=== Excerpted text ===

Archive for the ‘School’ Category

Next up - beer

Wednesday, December 20th, 2006

Today I had an exam. It has been a long time since I had to take a final. I kinda forgot how much they suck.

I think that my exam went well. I went into it with something like a 95% in the class, and felt pretty comfortable with all of the questions. I botched 2 of them, but that happens sometimes.

Regaurdless, I am done. I learned a lot in the class and hopefully get at least a B. If not I have to pay for it out of my own pocket… Got done with my final at about 1pm, and discovered that it had snowed a foot while I was in the exam. Hasn’t stopped snowing since. Hopefully it will keep snowing and Stephanie and I will get tomorrow off work. Last I checked there was about 18 inches of snow outside.

Life is good — unless you are my buddy Schriver. He was supposed to fly out of denver tomorrow and it just isn’t going to happen. Sorry man.

ECEN 5543 — Lecture 3 Notes — 00/05/2006

Wednesday, September 6th, 2006
  1. Review the following this week
    • IEEE 1233
    • IEEE 830
    • IEEE Spectrum Oct 1995
  2. Requirements Elicitation
    1. “Lack of user input” is most common cause of challenged projects
    2. Req elicitation is the process of discovering reqs for system by communication with customers, system users, and others with stake in the project
    3. Development team has to take the inititive — otherwise it will not happen
  3. Challenges of Requirements Elicitation
    1. “Yes, but” Syndrome
      • Users reaction is human nature
      • Need to get “yes but” out of the way early
      • Anticipate and add time and resources to plan for feedback
      • User interfaces are especially prone to this
      • David Lamb (insert graphic)
    2. “Undiscovered Ruins”
      • The more we find, the more we realize there is to be discovered
      • Where are we done with requirements elicitation?
      • First scope the req elicitation effort by defining the problem or problems that are to be solved
      • Empoy techniques that help find some of those ruins and get stakeholder buy in
    3. “User and Developer” Syndrome
        • Charecteristic — User doesn’t know or can’t articulate what they want
        • Response — Recognize and appreciate user as a domain expert
        • Charecteristic — Users think they know what they want, until they get it
        • Response — Use techniques to mitigate: storyboarding, role playing, prototypes, etc.
        • Charecteristic — Analysts think they understand users problems better than the user
        • Response — Put analyst in users place
        • Charecteristic — Everybody thinks everybody else is politically motivated
        • Response — Get over it.

=== Provided records ===

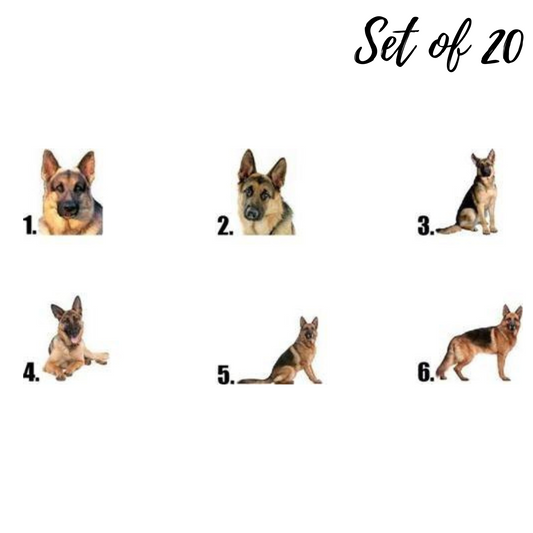 German Shepherd Dog Nail Art Decal Stickers for a Fun Water Slide Nail Design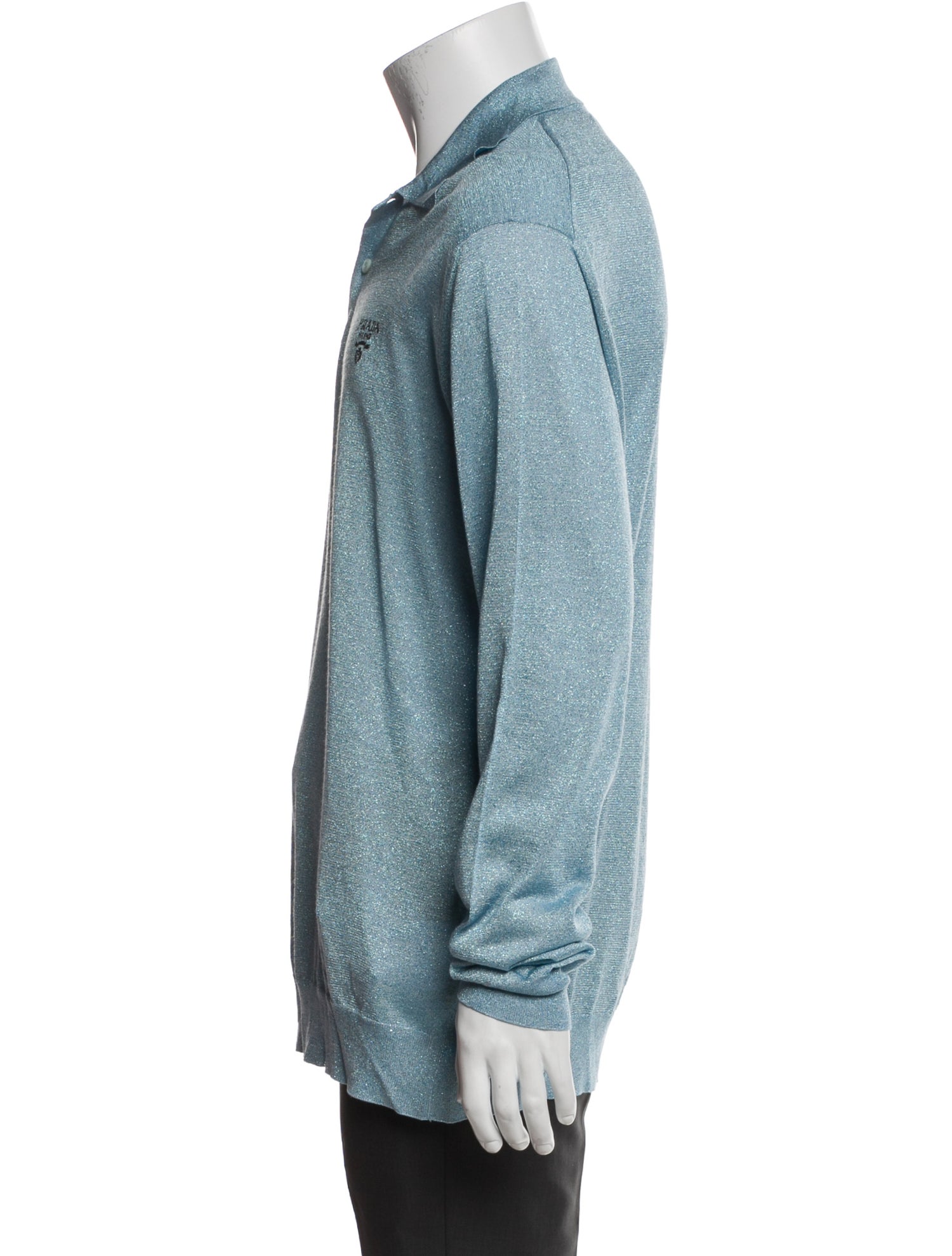 Prada 2021 Signature Logo Polo Shirt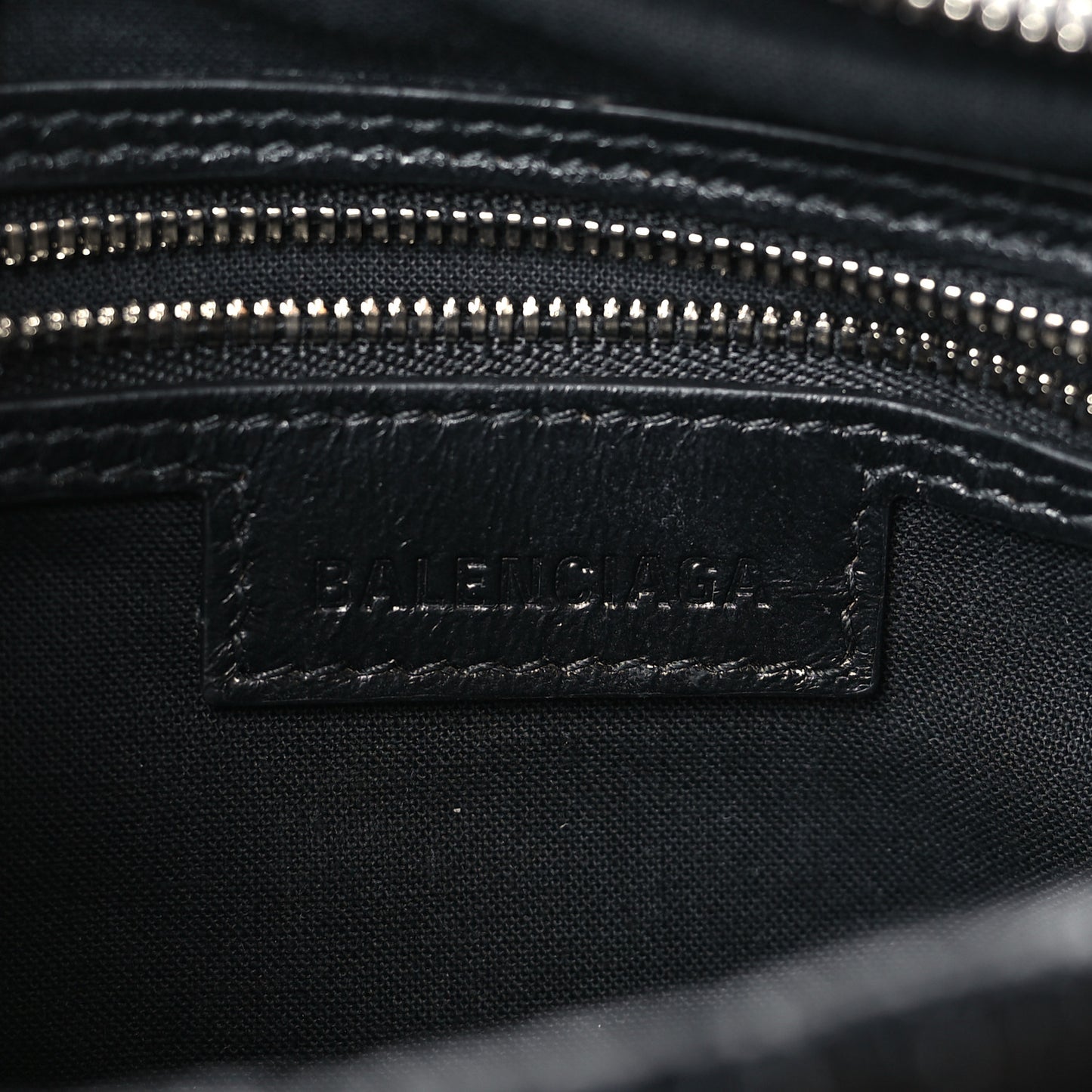 Agneau Arena Mini Le Cagole Duffle Crossbody Bag Black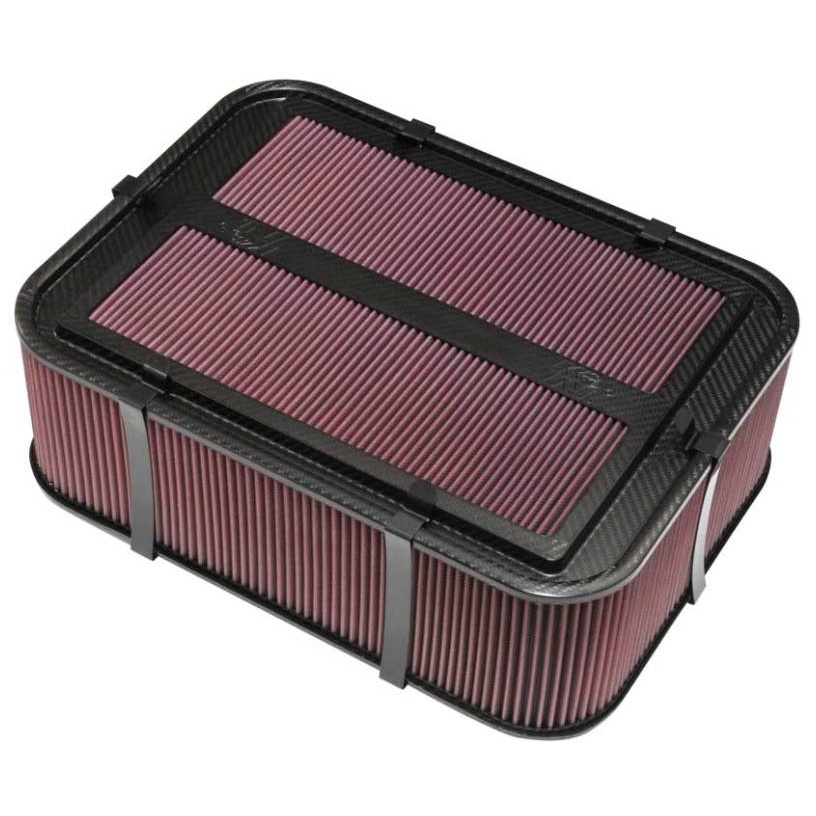 K&N Custom Racing Assembly Carbon Fiber Air Box - Large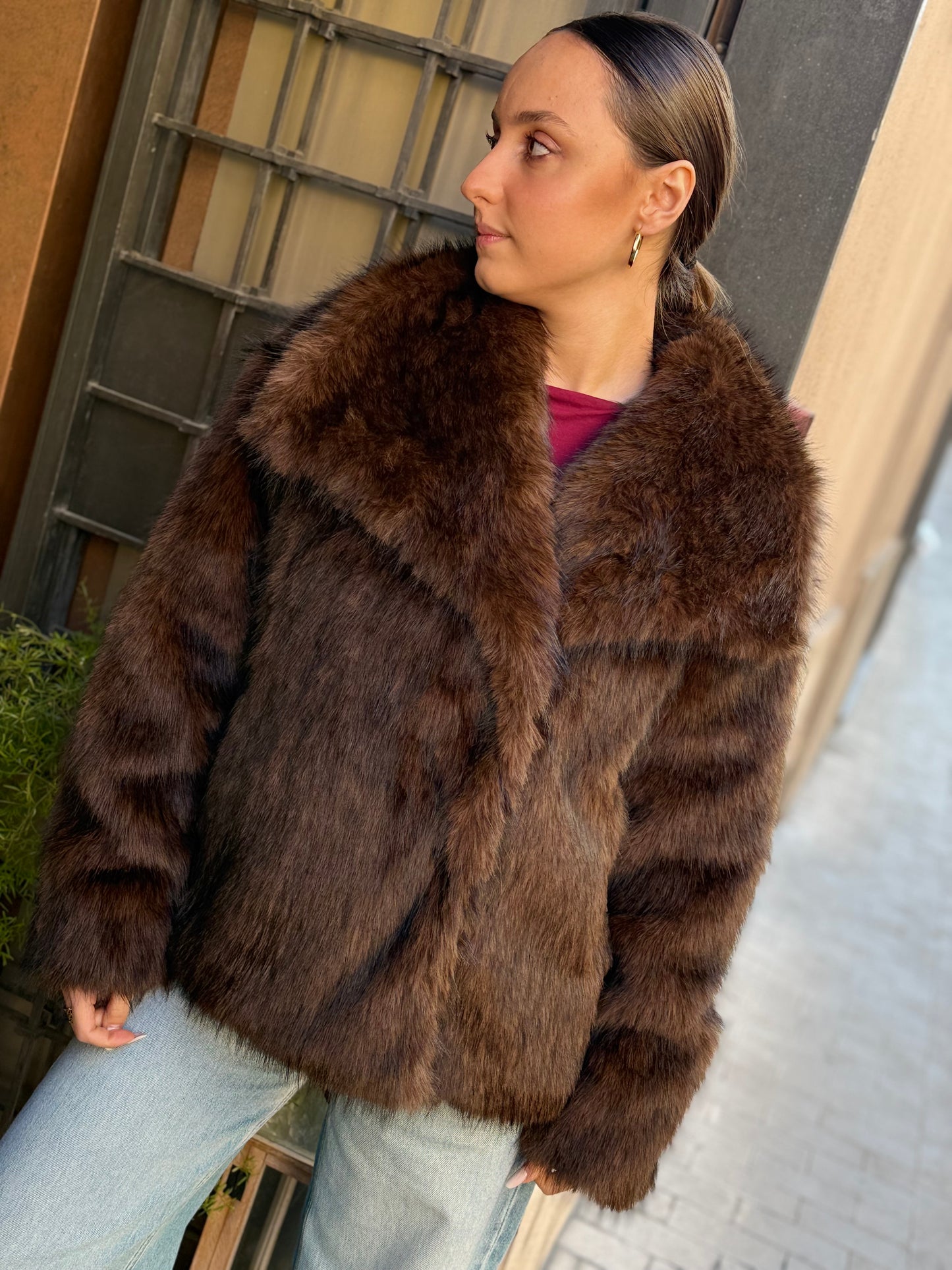 Ecopelliccia VERONICA Moro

===

- [Requirement] Name each challenge of requirements elicitation that the blog archive lists. Rely only on the blog archive for what comes next.

- [Result of the exercise]
"Yes, but" Syndrome
"Undiscovered Ruins"
"User and Developer" Syndrome